In healthy individuals, the majority of fungi exist in a symbiotic relationship with the host (8). When immune homeostasis is disrupted, different clinical manifestations occur depending on host immune status: immunologically sensitive hosts may develop allergic fungal rhinosinusitis, immunocompetent hosts may develop fungal balls, and immunosuppressed hosts may develop IFRS. The subtypes of IFRS also reflect the degree of host immunodeficiency and corresponding response to fungal invasion. In AIFRS, once the host's innate and adaptive immune defenses collapse below a critical threshold, fungal pathogens rapidly invade blood vessels. The resulting vasculitis and thrombosis exacerbate tissue hypoxia and acidosis, promoting rapid spread of infection (9). In contrast, CIFRS presents with symptoms persisting for months to years, reflecting the host's reduced immune capacity that is insufficient to eradicate the infection (10). Since the COVID-19 pandemic, the incidence of invasive fungal infections has sharply increased in many countries (11). During the pandemic, the combined effects of viral tissue damage and corticosteroid-induced immunosuppression further elevated the risk of invasive fungal disease (12, 13).
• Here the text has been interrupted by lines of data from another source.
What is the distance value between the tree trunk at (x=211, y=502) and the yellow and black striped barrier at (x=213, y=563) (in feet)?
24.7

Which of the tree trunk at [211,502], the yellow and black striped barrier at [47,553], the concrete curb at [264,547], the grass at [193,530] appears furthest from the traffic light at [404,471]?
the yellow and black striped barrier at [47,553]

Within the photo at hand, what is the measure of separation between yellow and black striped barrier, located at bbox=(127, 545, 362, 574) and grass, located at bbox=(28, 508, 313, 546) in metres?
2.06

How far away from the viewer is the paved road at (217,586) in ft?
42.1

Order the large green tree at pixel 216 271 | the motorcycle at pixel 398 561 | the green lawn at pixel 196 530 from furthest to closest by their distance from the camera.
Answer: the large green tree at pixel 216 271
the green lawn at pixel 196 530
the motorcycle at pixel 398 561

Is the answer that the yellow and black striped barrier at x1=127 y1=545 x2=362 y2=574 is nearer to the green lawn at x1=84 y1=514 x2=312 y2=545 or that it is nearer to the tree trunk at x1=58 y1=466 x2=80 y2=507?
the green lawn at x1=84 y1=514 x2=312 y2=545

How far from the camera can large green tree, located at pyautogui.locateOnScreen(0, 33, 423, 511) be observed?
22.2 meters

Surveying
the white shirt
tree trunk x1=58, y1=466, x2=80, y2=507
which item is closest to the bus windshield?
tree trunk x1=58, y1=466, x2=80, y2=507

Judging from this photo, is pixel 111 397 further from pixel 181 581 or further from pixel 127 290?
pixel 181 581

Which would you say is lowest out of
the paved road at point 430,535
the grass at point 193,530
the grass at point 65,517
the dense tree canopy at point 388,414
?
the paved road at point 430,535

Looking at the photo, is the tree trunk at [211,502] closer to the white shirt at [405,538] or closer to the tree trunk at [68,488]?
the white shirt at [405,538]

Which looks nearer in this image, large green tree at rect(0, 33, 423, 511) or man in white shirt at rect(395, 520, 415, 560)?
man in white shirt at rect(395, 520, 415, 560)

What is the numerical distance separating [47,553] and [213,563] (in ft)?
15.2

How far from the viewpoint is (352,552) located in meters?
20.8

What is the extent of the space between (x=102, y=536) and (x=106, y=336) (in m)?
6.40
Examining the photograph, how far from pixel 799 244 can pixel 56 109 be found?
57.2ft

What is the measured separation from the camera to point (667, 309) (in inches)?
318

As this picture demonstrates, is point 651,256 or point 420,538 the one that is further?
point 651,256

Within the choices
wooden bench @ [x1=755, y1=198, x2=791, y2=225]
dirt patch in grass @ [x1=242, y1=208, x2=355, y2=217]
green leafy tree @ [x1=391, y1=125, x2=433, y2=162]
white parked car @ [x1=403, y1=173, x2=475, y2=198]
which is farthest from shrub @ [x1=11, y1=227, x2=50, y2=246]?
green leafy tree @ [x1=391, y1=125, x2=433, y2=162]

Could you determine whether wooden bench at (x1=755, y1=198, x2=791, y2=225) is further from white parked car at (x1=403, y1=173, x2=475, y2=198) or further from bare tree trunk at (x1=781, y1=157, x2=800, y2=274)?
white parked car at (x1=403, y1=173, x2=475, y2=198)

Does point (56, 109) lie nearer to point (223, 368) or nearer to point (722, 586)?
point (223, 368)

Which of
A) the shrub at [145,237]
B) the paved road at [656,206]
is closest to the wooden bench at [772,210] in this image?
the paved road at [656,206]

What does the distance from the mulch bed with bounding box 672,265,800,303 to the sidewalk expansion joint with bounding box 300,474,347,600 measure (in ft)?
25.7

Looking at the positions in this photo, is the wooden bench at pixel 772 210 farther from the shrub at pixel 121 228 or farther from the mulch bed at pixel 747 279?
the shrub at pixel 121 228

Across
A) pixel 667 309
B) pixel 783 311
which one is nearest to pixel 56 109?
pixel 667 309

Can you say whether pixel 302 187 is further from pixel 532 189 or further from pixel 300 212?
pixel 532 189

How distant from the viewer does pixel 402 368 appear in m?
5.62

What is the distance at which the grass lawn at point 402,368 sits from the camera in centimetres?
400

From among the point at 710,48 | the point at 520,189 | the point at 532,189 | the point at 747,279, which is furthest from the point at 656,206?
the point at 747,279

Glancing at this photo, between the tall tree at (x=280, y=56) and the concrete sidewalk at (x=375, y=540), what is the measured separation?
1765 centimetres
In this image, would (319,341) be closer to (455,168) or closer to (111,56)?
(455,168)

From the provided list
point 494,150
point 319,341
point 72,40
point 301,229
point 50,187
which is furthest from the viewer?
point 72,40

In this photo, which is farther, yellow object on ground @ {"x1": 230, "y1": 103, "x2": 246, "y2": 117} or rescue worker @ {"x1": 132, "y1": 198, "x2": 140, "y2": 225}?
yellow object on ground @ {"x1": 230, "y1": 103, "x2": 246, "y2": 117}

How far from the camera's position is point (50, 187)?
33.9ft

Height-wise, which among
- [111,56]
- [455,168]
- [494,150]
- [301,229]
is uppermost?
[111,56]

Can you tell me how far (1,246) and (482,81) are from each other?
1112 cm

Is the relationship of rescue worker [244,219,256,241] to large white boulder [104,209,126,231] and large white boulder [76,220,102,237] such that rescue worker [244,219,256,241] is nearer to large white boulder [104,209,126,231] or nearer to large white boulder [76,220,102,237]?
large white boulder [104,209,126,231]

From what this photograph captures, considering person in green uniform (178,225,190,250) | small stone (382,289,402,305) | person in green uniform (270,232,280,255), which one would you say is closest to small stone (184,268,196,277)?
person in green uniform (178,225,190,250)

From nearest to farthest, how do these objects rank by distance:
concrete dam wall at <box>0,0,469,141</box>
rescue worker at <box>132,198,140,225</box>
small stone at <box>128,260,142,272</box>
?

Statistical analysis indicated that AIFRS patients had poorer prognosis compared with CIFRS patients (P = 0.002). No significant differences were observed between the two groups in terms of sex or laterality. The median age of all patients was 65 years, suggesting that advanced age is a susceptibility factor for IFRS, consistent with previous reports. Interestingly, AIFRS patients were younger (P = 0.012), which may be attributed to the fact that younger patients with severe immunodeficiency conditions, such as hematologic disorders, are more prone to developing AIFRS (14). Diabetes mellitus was present in 32 patients (74.4%), indicating that diabetes is a major risk factor for IFRS. Moreover, blood glucose levels were significantly higher in deceased patients, reflecting poorer glycemic control (P = 0.025).
Although Mucor species were more frequently associated with AIFRS and Aspergillus species with CIFRS, the difference was not statistically significant. Previous studies have reported higher mortality associated with Mucor compared with Aspergillus (15). however, some studies indicate that fungal species may not significantly affect mortality (16). Both Mucor and Aspergillus species can invade endothelial cells of blood vessels, leading to perivascular spread of IFRS, vasculitis, arterial occlusion or thrombosis, aneurysm formation, sepsis, and related infarction (17). Mucor species are generally more angioinvasive than Aspergillus (11). This is supported by the observation that three patients presenting with nasal ulcers and black eschar at admission were all infected with Mucor. Aspergillus hyphae can penetrate the luminal surface of blood vessels, causing endothelial injury, and can inhibit angiogenesis through the production of gliotoxin and other secondary metabolites (18).
In addition to histopathological differentiation between Mucor and Aspergillus species, next-generation sequencing (NGS) can assist in the diagnosis of invasive fungal infections. In this study, three patients underwent NGS testing prior to histopathological confirmation, and the results were consistent with postoperative pathology. Compared with conventional histopathology and culture, NGS provides faster results and can detect multiple pathogens simultaneously; however, its accuracy requires further validation, and it remains costly (19).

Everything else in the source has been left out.